Zero Click Attack: What Is Pegasus Spyware & Can You Protect Yourself From It?

New Delhi: The phone data of 40 journalists, 2 Union Ministers & one Supreme Court Judge has been compromised by the Pegasus spyware attack in India. Globally, 50,000 such numbers have been targeted.

What Is Pegasus Spyware?

Pegasus is spyware software of Isreal’s NSO Group which describes itself as “the world leader in precision cyber intelligence solutions for the sole use of vetted-and-approved, state-administered intelligence and law enforcement agencies”.

The spyware is believed to be able to infiltrate any phone anywhere. It can take control of the device and access all data. The phone can also be used as a surveillance device by the hacker.

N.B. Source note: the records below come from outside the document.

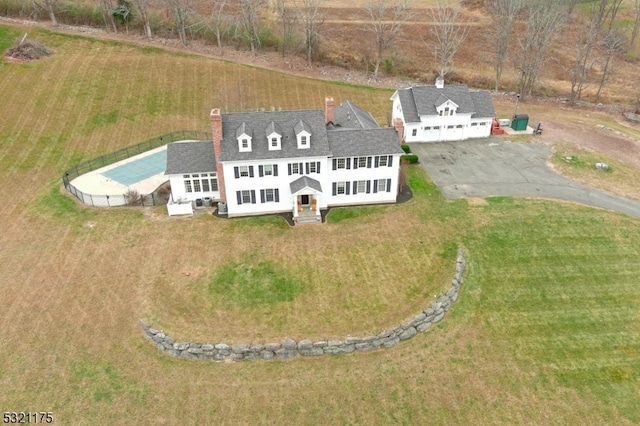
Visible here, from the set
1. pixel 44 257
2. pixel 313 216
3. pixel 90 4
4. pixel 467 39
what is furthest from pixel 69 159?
pixel 467 39

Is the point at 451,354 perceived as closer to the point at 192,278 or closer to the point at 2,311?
the point at 192,278

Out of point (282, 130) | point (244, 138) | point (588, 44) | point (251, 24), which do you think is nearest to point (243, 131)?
point (244, 138)

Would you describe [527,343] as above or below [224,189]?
below

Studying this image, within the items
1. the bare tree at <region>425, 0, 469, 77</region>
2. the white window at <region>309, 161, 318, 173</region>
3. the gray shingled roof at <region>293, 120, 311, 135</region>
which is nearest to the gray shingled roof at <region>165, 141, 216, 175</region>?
the gray shingled roof at <region>293, 120, 311, 135</region>

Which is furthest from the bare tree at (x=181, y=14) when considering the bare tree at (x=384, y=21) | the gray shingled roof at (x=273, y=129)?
the gray shingled roof at (x=273, y=129)

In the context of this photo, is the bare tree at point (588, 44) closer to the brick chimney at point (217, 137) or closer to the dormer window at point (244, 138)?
the dormer window at point (244, 138)

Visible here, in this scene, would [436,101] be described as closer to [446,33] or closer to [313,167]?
[313,167]
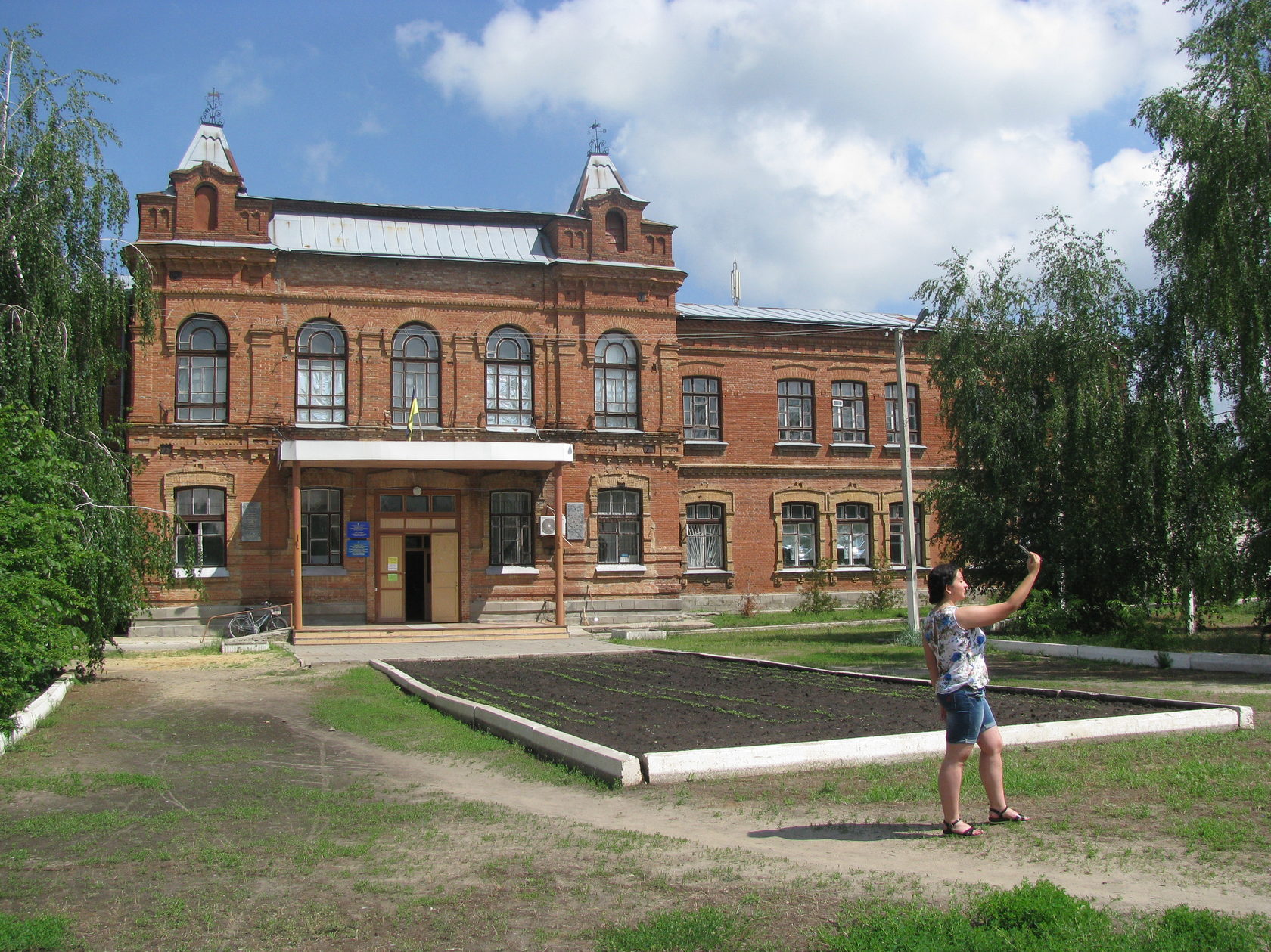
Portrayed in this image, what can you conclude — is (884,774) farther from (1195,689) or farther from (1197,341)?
(1197,341)

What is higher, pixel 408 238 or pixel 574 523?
pixel 408 238

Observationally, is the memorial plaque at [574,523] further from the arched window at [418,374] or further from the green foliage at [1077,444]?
the green foliage at [1077,444]

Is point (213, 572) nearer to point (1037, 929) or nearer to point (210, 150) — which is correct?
point (210, 150)

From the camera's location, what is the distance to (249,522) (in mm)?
24516

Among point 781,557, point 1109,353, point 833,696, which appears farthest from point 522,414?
point 833,696

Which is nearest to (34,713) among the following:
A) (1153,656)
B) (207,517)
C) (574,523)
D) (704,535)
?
(207,517)

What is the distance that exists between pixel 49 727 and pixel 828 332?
2381 cm

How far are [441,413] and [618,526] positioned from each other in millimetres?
5318

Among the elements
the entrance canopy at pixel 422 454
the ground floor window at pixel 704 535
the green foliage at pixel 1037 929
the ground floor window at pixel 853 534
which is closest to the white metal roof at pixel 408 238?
the entrance canopy at pixel 422 454

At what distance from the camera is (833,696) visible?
1235cm

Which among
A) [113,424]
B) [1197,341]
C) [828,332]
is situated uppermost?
[828,332]

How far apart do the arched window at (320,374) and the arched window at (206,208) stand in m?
3.23

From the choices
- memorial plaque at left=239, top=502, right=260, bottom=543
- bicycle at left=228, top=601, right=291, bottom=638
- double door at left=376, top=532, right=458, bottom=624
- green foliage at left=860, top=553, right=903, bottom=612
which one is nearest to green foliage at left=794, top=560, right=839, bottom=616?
green foliage at left=860, top=553, right=903, bottom=612

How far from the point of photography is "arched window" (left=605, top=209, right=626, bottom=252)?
2759 cm
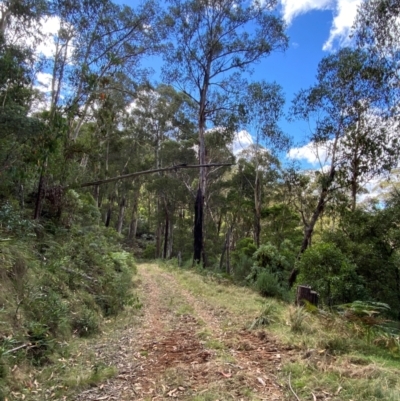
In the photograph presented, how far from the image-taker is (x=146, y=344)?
5.01 metres

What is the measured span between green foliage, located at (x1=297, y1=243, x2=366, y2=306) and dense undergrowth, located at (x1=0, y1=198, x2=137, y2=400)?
481 centimetres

Earlier in 2016, the spyware used a technique called ‘spear phishing’ to get into phones. It would send a text or email to the targetted device and once the link was clicked by the user, the spyware would download on the system. However, now the spyware is much more evolved and doesn’t require any input from the user, essentially a ‘zero-click’ attack.

In 2019, WhatsApp had revealed that the spyware could enter a device by simply placing a WhatsApp call. The user doesn’t even have to answer it!

A recent report suggests that Pegasus is capable of affecting Apple’s iMessage service. In fact, 9 of 10 phones hacked in the attack in India were iPhones.

What About Encrypted Messages On WhatsApp?

A report in the Washington Post said Pegasus can access WhatsApp messages before it is sent to or read by the receiver. Encryption protects the messages after they are typed and sent and before they are read. Pegasus targets the endpoints that is the device itself.

How To Protect Against Pegasus?

Experts believe that Pegasus is practically impossible to detect. It also leaves no trace of infiltration as stays on the phone’s temporary memory which means it is wiped off once the device is powered off.